Spanien: Parlament wird gegen Proteste abgeriegelt

(26.09.2012/dpa)

Aufgrund angekündigter Proteste gegen die Sparpolitik der spanischen Regierung hat die Polizei das Madrider Parlamentsgebäude am Dienstag hermetisch abgeriegelt. Die Sicherheitskräfte boten nach Angaben der Behörden mehr als 1300 Beamte auf. Linke Gruppierungen und Anhänger der Bewegung der „Empörten“ hatten für den Abend drei Kundgebungen in der Nähe des Parlaments angemeldet und dazu aufgerufen, das Gebäude zu „umzingeln“.

Die Demonstranten wollten möglichst nahe an das Parlament herankommen.
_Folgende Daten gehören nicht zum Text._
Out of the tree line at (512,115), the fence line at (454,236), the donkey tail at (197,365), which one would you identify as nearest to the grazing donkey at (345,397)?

Die Veranstalter der Proteste wiesen aber darauf hin, dass eine Besetzung des Parlamentsgebäudes nicht geplant sei. Die Polizei wollte zur Abschirmung des Parlaments im Umkreis von 500 Metern drei Sicherheitsringe einrichten. Parlamentspräsident Jesús Posada äußerte die Zuversicht, dass die Abgeordneten ohne Störungen und ohne Druck von außen ihre Plenarsitzung abhalten können.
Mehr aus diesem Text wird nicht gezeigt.